The verifiable accounts are given priority ranking in replies and search results, regardless of their following size or engagement — making Twitter even less relevant and useful — and the promise of potential ad revenue has incentivized the worst kind of engagement bait. These algorithmic boosts to the new paid-for wave of blue checks, along with the possibility of a potential share of ad revenue, have significantly changed the dynamics of conversation on Twitter.
As a result, fraudsters are increasingly employing pay-to-play verification to carry out schemes targeting customers attempting to reach legitimate customer support channels, and even the most meticulously maintained timelines are now cluttered with pointless spam.
X signifies the demise of Twitter
If you were to pinpoint the exact moment that Twitter died, it was in July, following Musk’s announcement that the firm would now be called X. Everything that had been connected to the bird app was abandoned, including the name and logo.

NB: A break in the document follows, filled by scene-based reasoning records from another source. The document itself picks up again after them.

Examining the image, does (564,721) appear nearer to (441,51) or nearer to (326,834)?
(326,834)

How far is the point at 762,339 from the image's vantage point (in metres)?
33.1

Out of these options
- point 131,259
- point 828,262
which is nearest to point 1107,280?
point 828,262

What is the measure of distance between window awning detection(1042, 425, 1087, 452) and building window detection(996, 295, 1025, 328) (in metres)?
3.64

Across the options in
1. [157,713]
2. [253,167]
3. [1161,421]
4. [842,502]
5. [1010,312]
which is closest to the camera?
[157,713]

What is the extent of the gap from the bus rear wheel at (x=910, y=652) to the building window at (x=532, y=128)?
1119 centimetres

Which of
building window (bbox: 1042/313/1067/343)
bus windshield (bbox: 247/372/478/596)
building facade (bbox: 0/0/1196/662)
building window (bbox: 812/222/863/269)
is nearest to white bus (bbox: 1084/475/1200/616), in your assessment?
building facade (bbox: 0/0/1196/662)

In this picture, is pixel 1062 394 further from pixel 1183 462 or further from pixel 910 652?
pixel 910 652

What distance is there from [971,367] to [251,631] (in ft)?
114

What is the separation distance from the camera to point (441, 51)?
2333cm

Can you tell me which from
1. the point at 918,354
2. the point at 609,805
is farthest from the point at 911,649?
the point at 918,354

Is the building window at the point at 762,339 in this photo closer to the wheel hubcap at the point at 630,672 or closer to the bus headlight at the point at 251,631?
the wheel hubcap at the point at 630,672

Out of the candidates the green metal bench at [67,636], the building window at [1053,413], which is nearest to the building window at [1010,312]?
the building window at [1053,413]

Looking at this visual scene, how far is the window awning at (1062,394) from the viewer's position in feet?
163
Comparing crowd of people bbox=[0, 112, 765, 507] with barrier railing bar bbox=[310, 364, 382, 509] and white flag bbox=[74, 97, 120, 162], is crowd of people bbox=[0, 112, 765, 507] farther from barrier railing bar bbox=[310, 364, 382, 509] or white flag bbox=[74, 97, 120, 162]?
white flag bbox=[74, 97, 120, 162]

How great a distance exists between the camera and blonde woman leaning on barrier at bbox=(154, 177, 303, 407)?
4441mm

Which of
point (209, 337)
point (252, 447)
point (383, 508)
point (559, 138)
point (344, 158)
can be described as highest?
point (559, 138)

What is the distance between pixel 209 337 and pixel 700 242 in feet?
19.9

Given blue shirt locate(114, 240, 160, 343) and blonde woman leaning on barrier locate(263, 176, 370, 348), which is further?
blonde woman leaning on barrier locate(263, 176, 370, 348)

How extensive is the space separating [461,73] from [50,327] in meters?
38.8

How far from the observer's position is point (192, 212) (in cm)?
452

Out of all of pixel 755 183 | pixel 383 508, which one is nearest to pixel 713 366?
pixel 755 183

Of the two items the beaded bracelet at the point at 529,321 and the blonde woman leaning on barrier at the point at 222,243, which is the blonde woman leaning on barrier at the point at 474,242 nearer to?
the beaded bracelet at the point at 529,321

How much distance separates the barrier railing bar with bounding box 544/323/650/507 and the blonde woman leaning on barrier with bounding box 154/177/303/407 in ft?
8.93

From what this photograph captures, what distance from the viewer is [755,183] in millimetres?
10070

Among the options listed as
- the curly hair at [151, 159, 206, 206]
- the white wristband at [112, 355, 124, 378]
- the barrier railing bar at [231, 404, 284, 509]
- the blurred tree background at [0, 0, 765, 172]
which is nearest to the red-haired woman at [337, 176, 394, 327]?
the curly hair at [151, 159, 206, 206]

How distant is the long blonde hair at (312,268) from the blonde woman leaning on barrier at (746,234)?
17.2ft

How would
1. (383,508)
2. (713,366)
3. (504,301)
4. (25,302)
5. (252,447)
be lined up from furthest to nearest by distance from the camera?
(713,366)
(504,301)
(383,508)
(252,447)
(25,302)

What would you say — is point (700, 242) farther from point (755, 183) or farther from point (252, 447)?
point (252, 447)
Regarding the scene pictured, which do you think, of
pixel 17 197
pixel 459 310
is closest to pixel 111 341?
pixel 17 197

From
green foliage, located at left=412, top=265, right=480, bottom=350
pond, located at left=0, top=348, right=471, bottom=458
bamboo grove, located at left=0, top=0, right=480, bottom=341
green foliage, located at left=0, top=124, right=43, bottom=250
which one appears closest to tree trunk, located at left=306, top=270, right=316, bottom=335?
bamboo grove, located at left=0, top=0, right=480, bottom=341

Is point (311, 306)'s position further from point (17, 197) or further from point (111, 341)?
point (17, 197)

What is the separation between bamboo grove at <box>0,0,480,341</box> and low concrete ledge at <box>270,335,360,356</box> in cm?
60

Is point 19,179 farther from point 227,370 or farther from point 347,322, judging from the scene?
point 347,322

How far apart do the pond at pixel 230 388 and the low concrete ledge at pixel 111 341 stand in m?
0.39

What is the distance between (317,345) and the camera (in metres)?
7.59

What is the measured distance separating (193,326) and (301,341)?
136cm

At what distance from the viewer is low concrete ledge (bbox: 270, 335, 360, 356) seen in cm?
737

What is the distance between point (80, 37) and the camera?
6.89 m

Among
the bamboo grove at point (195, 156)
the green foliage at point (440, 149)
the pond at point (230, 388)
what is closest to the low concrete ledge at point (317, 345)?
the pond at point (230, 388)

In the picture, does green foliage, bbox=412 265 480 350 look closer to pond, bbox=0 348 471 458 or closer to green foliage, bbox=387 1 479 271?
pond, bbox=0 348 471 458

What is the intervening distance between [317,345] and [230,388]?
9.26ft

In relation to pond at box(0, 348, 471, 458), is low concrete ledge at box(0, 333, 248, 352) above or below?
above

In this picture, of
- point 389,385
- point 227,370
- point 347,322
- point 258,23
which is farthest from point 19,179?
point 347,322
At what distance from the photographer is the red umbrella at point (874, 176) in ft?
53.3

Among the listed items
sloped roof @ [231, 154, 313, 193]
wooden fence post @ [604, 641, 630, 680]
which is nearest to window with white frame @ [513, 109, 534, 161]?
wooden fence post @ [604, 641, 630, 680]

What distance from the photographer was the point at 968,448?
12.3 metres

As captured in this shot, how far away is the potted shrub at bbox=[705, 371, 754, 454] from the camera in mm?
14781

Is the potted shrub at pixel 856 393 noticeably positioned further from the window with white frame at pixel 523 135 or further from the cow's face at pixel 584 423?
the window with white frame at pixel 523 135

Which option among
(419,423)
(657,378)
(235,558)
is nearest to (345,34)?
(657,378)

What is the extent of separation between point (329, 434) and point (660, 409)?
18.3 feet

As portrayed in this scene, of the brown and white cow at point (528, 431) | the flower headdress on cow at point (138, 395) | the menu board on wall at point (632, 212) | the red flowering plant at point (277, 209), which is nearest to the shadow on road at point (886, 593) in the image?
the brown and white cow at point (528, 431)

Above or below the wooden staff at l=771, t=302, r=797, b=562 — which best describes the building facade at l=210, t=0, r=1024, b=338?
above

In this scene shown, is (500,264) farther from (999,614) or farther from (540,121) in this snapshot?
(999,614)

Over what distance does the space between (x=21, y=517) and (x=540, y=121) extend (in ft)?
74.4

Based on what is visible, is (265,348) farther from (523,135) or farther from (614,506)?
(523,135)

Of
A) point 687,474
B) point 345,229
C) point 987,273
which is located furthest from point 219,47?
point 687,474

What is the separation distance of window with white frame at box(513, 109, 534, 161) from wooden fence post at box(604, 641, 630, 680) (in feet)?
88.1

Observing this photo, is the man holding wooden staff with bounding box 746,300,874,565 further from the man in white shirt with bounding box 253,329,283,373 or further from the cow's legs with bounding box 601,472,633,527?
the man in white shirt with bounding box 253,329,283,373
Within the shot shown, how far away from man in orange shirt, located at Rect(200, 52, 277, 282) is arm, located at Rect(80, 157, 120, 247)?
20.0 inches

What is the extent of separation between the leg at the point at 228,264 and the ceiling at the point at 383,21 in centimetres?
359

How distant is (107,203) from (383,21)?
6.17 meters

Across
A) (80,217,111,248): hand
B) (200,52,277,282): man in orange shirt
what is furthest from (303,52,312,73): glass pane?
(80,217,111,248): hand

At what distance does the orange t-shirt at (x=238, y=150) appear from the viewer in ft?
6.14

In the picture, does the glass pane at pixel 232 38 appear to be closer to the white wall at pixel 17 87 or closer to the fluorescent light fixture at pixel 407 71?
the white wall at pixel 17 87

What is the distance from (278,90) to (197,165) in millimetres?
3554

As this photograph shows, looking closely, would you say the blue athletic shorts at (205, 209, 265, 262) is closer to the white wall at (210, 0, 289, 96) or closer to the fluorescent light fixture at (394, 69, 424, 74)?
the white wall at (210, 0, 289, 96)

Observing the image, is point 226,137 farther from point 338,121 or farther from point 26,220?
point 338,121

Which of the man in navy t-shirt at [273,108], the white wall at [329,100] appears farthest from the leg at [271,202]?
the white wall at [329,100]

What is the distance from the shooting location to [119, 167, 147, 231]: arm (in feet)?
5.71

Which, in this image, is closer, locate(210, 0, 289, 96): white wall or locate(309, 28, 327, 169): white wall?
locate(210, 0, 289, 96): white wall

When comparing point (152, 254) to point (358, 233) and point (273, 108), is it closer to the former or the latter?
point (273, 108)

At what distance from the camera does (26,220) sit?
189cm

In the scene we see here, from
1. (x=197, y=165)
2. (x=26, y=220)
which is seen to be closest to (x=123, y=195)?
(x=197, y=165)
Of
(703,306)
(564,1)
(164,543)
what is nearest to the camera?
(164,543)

This was more than just a careless rebranding; for all Musk has said, this was about creating a “everything app,” it was also about completely severing any ties to the standards and expectations associated with Twitter. Want to break verification? Want to charge new users for the privilege of posting? Want to make news stories unreadable? Want to maliciously slow down links to competitors’ websites? X, a letter with which Musk has long been fascinated, represented, literally, the end of Twitter.It may have been against Twitter’s aim to re-platform the most abhorrent propagators of hate and conspiracy theories, but at X, it is just another Tuesday. CEO Linda Yaccarino told CNBC that “the rebrand represented really a liberation from Twitter.”
Although users appear uninterested in the somewhat random assortment of new features that have been introduced, such as live shopping and aggregating job listings, it remains unclear if Musk will ever succeed in creating anything approaching a “everything app” where users will be able to use X to run their “entire financial world.” What Musk has succeeded in creating, though, is reshaping the platform in his own image.
If there was any question left about whether the platform had a chance, Musk has virtually single-handedly destroyed Twitter’s ad business, as many of the company’s biggest remaining advertisers have stopped spending on the platform after supporting an antisemitic conspiracy theory and repeatedly failing to stop ads from appearing near pro-Nazi content.
As expected, Musk told the marketers to “go fuck yourself” in response, speculating that the company would “die” as a result of the loss of advertising revenue.Not only have advertisers left the increasingly toxic platform, but many of the largest and most popular accounts have also stopped posting in recent weeks. X’s infrastructure is also gradually collapsing, with sporadic features breaking all the time. All of this has only made the number of X competitors stronger, particularly the Meta-owned Threads app, which has surged to the top of Apple’s list of most-downloaded apps of the year despite its late summer launch. X, on the other hand, has seen steady declines in traffic and engagement.